--- begin SELECTED EXCERPT ---

Couldn't have said it better myself, Lawrence! That's great! Yes, there is a HUGE difference between dating and Biblical courtship. HUGE. Really HUGE. And it's not just a matter of setting physical boundaries, any Christian in their right mind would do that; it's a matter of setting emotional boundaries around yourselves BEFORE and after courtship begins. See, I think an equally important part that has been left out as of yet in this thread is what you have to do with your heart when you aren't courting...

Our culture has this thing called a "crush". They think it's cute and innocent. It's really fleshly and wicked... Think about it, how does a crush occur? You meet a person, begin to think about "your future together" or whatever else you want to say... Anyway, you start thinking about them a whole lot, and pretty soon you have this emotional attachment to them. _*Covetousness.*_ And it's almost always based on beauty, wit, or (this is a big one) the fact that they have been making advances toward you. Probably my hardest ordeal with a crush was right around the time I came to embrace Biblical love. I was new to guarding my heart, but I knew dating was wrong. She began to flirt with me, she was a leading youth in the youth group alongside me, we bagan to hang out more than usual, and all of a sudden I found myself head-over-heels for this girl... I knew I had done something wrong. I knew she wasn't going to take the next part well... I confronted her and told her I couldn't date her because I knew it was wrong. Well, long story short, she has shown herself since to be LOST. She was never saved! And I should have know it all along by the way she scoffed at really Godly instruction (it was not the best church and I was just Reforming). She is blatantly lost. What did I learn from that? Crushes come from the flesh and base themselves off of fleshly things.

We've GOT to guard our hearts! We have a natural attraction to women! It's not a bad thing in it's own right, but we have to guard it and direct it in a right way. When we're young, like Jonathan and I, we must keep ourselves pure from our passions and seek wholeheartedly the beauty of Christ. Like I said earlier, the relationship of husband and wife is the closest human representation God has given us of what it is to _know_ Him! It comes with great responsibility and ought to be handled in fear.

--- end SELECTED EXCERPT ---
--- begin RECORD LIST ---

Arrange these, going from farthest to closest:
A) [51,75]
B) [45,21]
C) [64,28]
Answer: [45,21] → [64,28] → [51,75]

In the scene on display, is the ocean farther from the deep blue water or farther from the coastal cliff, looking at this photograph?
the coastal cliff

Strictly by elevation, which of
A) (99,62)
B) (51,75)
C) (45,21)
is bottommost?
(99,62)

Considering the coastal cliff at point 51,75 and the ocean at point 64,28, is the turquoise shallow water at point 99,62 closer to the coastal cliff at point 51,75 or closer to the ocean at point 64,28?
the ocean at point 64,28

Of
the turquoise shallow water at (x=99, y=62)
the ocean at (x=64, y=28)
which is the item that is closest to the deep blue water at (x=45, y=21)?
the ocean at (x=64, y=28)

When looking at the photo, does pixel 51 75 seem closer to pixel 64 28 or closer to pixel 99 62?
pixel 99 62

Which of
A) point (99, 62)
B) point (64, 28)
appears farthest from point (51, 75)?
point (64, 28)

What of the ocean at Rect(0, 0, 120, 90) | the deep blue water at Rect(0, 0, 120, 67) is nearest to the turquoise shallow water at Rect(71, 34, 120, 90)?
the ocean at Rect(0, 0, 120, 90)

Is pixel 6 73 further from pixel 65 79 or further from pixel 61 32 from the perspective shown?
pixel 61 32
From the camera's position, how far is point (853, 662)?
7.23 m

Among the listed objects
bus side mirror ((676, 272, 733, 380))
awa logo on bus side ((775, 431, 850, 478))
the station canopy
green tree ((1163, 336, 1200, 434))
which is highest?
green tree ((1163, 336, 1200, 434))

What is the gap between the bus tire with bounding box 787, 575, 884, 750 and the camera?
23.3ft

--- end RECORD LIST ---
--- begin RECORD LIST ---

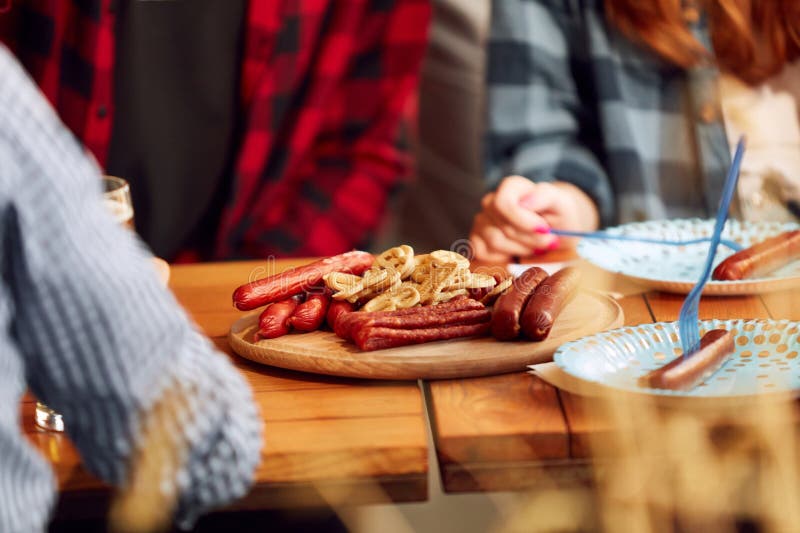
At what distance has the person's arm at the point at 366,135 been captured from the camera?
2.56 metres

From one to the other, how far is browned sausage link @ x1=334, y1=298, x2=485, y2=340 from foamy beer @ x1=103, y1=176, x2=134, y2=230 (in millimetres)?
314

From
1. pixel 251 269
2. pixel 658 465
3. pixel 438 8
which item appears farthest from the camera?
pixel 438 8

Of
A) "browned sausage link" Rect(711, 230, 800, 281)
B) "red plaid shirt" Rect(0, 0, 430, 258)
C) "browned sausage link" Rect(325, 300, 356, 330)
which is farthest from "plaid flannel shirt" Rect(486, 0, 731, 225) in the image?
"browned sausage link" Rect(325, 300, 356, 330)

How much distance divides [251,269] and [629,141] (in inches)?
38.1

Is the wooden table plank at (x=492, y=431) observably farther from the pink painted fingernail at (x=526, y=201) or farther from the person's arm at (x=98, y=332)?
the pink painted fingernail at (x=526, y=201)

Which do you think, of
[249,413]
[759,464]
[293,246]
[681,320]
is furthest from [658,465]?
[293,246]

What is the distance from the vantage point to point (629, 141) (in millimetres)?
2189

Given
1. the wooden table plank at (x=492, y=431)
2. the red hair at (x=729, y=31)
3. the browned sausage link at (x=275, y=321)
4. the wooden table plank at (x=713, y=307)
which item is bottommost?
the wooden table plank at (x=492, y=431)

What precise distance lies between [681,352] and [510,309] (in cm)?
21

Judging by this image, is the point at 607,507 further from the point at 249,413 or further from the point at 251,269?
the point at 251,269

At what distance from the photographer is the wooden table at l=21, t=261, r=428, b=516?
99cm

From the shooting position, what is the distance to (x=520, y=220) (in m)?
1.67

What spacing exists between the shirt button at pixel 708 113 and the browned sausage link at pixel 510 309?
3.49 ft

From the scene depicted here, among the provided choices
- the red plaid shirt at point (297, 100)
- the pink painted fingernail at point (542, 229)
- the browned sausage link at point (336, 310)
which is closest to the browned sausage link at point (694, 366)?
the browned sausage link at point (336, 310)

--- end RECORD LIST ---

- [GIVEN REQUEST]:
Please resume the forum post on courtship at the point where it stops. The rows are separate from the forum post on courtship.

- [RESULT OF THIS TASK]:
We have got to be careful to recognize covetous emotion rising up in us! It is sin and it hurts the girl you are coveting (by leading her on or causing her to covet) and all the people around who see it. This caution may mean that you have to distance yourself a certain amount from the girls you generally interact with. Does that sound archaic? Now, don't get all crazy with this, because you don't want to hurt anyone in this manner either, but you must keep enough distance that you feel your heart is somewhat safe and that their hearts are protected. What this generally means is you don't spend time with them alone, you don't always talk to them while in a group, you don't always look to them when you want somebody to laugh at your jokes, etc. You've got to guard your heart and remember that your actions effect their heart too.

I've found (since I moved to a Biblical church where some of the youth are actually saved) that it's a lot easier to deal with girls that are commited to Biblical love as you are. It's funny, as I got more comfortable at FBC Briar, I Biblical love began to come up more and more as I worked with the youth. In a large, sort of round table, discussion late one night on our mission trip this year, several of the girls rejected dating and embraced Biblical love, and it was just like this huge barrier had been lifted. I can talk to them comfortably now because I know that thier convictions are the same and thier hearts are after the same thing. I know that we are responsible for keeping one another in check, and we have much deeper fellowship becuase we know we aren't chasing each other.

One more thing. Now, this is just me (and the puritans again), but along the lines of setting boundaries during courtship, I don't plan to kiss her until "you may kiss the bride". Whether or not I hold her hand before we're married is still in question. It's that whole thing of physical affection being a definate, ummm, emotion booster. Now, don't ge me wrong, emotion is absolutely necesary in marriage (in fact, much more emotion than most Godly husbands I have met show to their wives). But it doesn't serve to keep our heads clear before we are married, for sure. Let me leave you with an amazing thought that has radically changed my thinking:

_Agape_ is not primarily an emotional love. The other three are, but agape is not emotional at its core.

Emotion comes with it.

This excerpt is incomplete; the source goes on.